One of the top malware trends in recent months has been the stellar growth of crypto-mining malware. Of the various crypto-currencies, the most prominent malware used for illegal mining activities is Monero, a crypto-currency that can be profitably mined on commodity hardware such as laptops and workstations. Moreover, a related trend observed recently is that of laterally moving malware which, as its name suggests, moves between devices to execute its payloads in a variety of different ways. This malware, used in attacks such as WannaCry, NotPetya and BadRabbit, uses techniques such as encrypting hard drives with ransomware while also deploying Monero miners.
As Darktrace regularly detects crypto-mining attempts the moment they occur on a network, we can estimate the cash flow stream a cyber-criminal earned on a laterally moving Monero-miner infection that Darktrace identified.
How it began
Last month, a customer’s device – which we will call patient zero – became infected with a Monero-miner. After a short time, patient zero started looking for accessible SMB drives by scanning the internal network for devices on port 445. As the device had not conducted any network scanning activity in the past, Darktrace flagged the process as an unusual network scan and an anomalous SMB enumeration:
Once patient zero identified accessible IPC$, ADMIN$ or C$ SMB drives, it transferred an executable to the drive. After the file transfer, the malware used PsExec to connect to the device and execute the malicious software. As patient zero had not made any SMB drive writes and had not used PsExec in this fashion before, alerts were raised immediately:
Spread and containment
The now-infected device started mining Monero and attempted to communicate over Tor2Web with Command & Control (C2) servers:
Using Darktrace, the security team identified the infection within minutes and assessed the complete extent of the infection in less than an hour. Within three hours from initial detection, the security team had run a clean-up script on their network which stopped the spread.
We have estimated the hypothetical revenue for this particular attack. To make the mining less detectable, some of the current Monero-mining malware applies restrictions to both the number of threads that can be used and the maximum CPU usage capacity. As a result, we have estimated the figures below on a worst-case scenario basis.
We know that 300 machines were infected and that the Monero miners were running for around 4 hours.

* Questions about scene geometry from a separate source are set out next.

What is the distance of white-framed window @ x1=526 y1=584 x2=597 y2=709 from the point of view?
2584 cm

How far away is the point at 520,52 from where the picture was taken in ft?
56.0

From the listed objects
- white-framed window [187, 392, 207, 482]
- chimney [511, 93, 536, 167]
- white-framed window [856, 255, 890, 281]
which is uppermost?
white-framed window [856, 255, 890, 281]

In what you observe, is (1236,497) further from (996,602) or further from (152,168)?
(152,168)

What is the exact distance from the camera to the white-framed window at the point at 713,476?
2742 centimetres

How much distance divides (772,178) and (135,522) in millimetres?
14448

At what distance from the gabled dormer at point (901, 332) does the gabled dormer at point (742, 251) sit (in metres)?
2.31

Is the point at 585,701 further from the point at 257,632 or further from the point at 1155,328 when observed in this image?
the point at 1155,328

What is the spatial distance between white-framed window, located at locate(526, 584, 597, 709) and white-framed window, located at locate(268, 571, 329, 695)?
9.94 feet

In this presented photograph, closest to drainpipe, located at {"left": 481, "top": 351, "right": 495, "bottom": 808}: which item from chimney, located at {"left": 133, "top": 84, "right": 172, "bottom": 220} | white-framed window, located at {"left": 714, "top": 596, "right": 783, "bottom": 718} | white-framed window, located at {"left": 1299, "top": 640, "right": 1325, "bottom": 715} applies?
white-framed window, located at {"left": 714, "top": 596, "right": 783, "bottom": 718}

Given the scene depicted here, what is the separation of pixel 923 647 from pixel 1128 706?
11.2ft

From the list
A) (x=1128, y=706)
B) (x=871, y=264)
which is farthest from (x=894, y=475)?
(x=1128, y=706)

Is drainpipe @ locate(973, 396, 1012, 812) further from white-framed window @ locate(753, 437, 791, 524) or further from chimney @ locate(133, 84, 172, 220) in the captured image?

Mining profitability is commonly measured in the amount of hashes calculated per second per CPU core or GPU. This number, known as hashes per second (H/S), can differ based on the hardware used. A common number on the lower end of the scale for H/S on a single CPU is 20 H/S for the CryptoNight algorithm used to mine Monero.
GPUs, being more efficient for the CryptoNight algorithm, can yield 2-3x the H/S rate of CPUs and beyond. Keeping with a worst-case scenario basis, we will assume all infected devices had only 2 CPU cores and no GPUs, meaning a single infected machine yielded 40 H/S. This leads us to the following calculation: 300 infected devices x 40 H/S = 12000 H/S.
A Monero-mining revenue calculation tool produced the following results: with a Monero price of $202.43 at the time of infection (disregarding electricity costs), the criminal would have earned roughly $15.85 in 24h. As the miners only ran for around 4 hours, the resulting revenue would have only been $2.64. So how is this profitable?
It’s a numbers game
Cryptocurrency-mining operations are designed to last for months, not hours. If this infection had gone undetected, the criminal would have earned $15.85 per day, or $475.62 per month. Furthermore, victims with larger networks are much less likely to notice the infection. As attacks spreading this kind of malware are often indiscriminate in nature, they will often hit thousands of organizations at the same time, giving them the capacity to generate much more than just half a dollar.